SUPPLIED INFORMATION >>
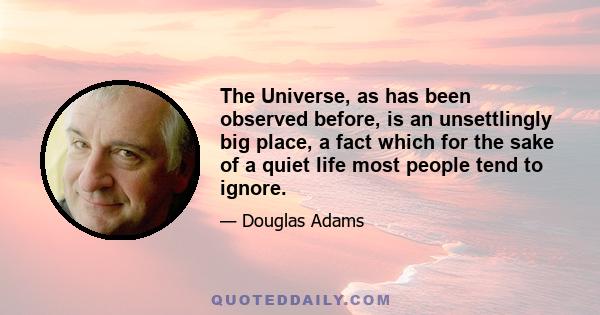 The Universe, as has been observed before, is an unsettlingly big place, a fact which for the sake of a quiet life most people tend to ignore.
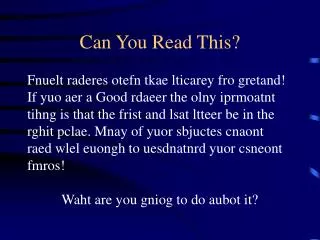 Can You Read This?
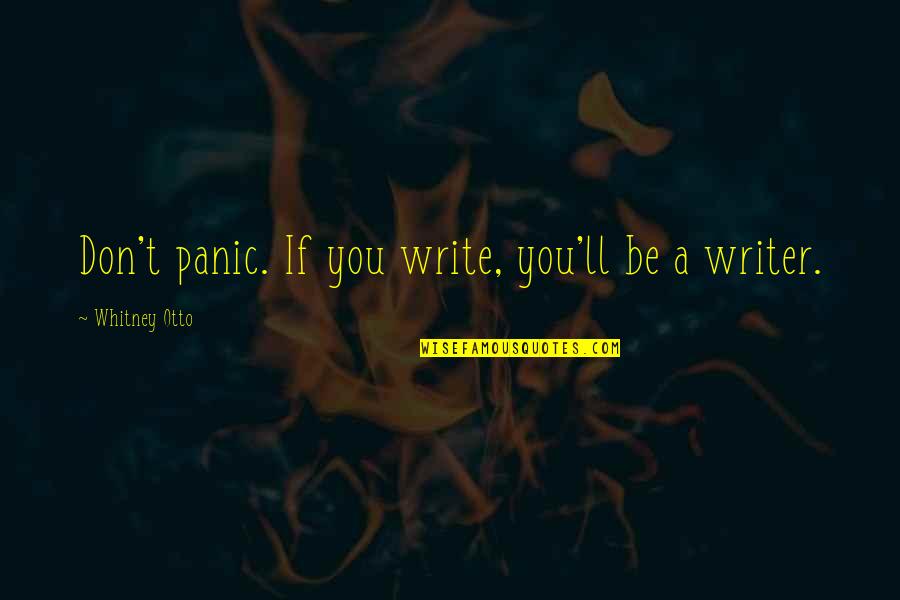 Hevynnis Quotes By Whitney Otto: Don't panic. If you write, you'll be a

WORK TO COMPLETE >> With the pictures removed, copy the data above word for word.

SOLUTION TO THE EXERCISE >>
 The Universe, as has been observed before, is an unsettlingly big place, a fact which for the sake of a quiet life most people tend to ignore.
 Can You Read This?
 Hevynnis Quotes By Whitney Otto: Don't panic. If you write, you'll be a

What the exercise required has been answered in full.